TASK BRIEF: Reproduce the entries below exactly, but only from the line containing "A'PIEU Power Block" to the line containing "5439 Balustrade Blvd", inclusive.

Stored items from a collection:
>>>>>
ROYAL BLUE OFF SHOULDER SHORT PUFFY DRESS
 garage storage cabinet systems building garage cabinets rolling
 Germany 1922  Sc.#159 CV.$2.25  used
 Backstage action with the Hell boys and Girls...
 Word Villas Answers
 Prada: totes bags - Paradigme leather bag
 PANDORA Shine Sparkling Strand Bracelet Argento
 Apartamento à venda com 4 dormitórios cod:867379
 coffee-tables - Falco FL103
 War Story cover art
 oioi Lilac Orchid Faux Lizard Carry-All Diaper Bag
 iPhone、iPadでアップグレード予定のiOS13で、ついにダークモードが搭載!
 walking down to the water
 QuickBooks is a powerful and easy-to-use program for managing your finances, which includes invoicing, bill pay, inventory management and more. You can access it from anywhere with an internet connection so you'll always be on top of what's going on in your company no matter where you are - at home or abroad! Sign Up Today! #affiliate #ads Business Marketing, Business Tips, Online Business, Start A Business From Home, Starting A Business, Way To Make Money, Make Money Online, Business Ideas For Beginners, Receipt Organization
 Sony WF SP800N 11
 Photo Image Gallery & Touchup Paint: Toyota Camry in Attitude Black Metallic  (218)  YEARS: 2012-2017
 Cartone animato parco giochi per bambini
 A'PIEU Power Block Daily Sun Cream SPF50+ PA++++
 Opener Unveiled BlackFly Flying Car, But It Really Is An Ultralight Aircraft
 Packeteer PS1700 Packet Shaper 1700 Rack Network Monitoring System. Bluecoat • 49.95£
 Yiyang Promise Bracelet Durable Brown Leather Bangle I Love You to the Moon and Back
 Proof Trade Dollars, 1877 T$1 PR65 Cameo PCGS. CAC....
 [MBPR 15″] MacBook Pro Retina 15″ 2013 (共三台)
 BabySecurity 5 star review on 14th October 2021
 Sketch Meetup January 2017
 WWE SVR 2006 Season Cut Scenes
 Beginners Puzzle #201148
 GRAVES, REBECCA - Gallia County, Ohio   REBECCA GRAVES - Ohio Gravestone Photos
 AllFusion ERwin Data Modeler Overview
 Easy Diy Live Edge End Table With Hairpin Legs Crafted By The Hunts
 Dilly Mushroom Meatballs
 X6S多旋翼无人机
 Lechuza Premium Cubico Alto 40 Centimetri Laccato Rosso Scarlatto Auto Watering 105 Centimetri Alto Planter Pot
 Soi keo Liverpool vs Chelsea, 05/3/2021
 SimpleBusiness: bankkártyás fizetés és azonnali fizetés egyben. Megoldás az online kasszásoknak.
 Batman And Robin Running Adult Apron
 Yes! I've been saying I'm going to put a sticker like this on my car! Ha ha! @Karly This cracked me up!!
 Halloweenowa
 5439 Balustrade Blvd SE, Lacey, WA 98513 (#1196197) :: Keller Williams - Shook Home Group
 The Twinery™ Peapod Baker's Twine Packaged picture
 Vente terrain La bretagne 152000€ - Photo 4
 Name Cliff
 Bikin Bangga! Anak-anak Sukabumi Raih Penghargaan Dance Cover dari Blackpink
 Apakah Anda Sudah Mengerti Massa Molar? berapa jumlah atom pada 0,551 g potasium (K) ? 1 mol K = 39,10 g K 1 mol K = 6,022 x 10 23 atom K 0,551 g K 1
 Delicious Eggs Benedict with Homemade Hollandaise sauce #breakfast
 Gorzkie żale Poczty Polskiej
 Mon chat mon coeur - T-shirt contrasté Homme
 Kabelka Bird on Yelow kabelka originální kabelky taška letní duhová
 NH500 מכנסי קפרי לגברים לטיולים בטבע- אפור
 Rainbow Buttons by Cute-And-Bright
<<<<<
ANSWER:
 A'PIEU Power Block Daily Sun Cream SPF50+ PA++++
 Opener Unveiled BlackFly Flying Car, But It Really Is An Ultralight Aircraft
 Packeteer PS1700 Packet Shaper 1700 Rack Network Monitoring System. Bluecoat • 49.95£
 Yiyang Promise Bracelet Durable Brown Leather Bangle I Love You to the Moon and Back
 Proof Trade Dollars, 1877 T$1 PR65 Cameo PCGS. CAC....
 [MBPR 15″] MacBook Pro Retina 15″ 2013 (共三台)
 BabySecurity 5 star review on 14th October 2021
 Sketch Meetup January 2017
 WWE SVR 2006 Season Cut Scenes
 Beginners Puzzle #201148
 GRAVES, REBECCA - Gallia County, Ohio   REBECCA GRAVES - Ohio Gravestone Photos
 AllFusion ERwin Data Modeler Overview
 Easy Diy Live Edge End Table With Hairpin Legs Crafted By The Hunts
 Dilly Mushroom Meatballs
 X6S多旋翼无人机
 Lechuza Premium Cubico Alto 40 Centimetri Laccato Rosso Scarlatto Auto Watering 105 Centimetri Alto Planter Pot
 Soi keo Liverpool vs Chelsea, 05/3/2021
 SimpleBusiness: bankkártyás fizetés és azonnali fizetés egyben. Megoldás az online kasszásoknak.
 Batman And Robin Running Adult Apron
 Yes! I've been saying I'm going to put a sticker like this on my car! Ha ha! @Karly This cracked me up!!
 Halloweenowa
 5439 Balustrade Blvd SE, Lacey, WA 98513 (#1196197) :: Keller Williams - Shook Home Group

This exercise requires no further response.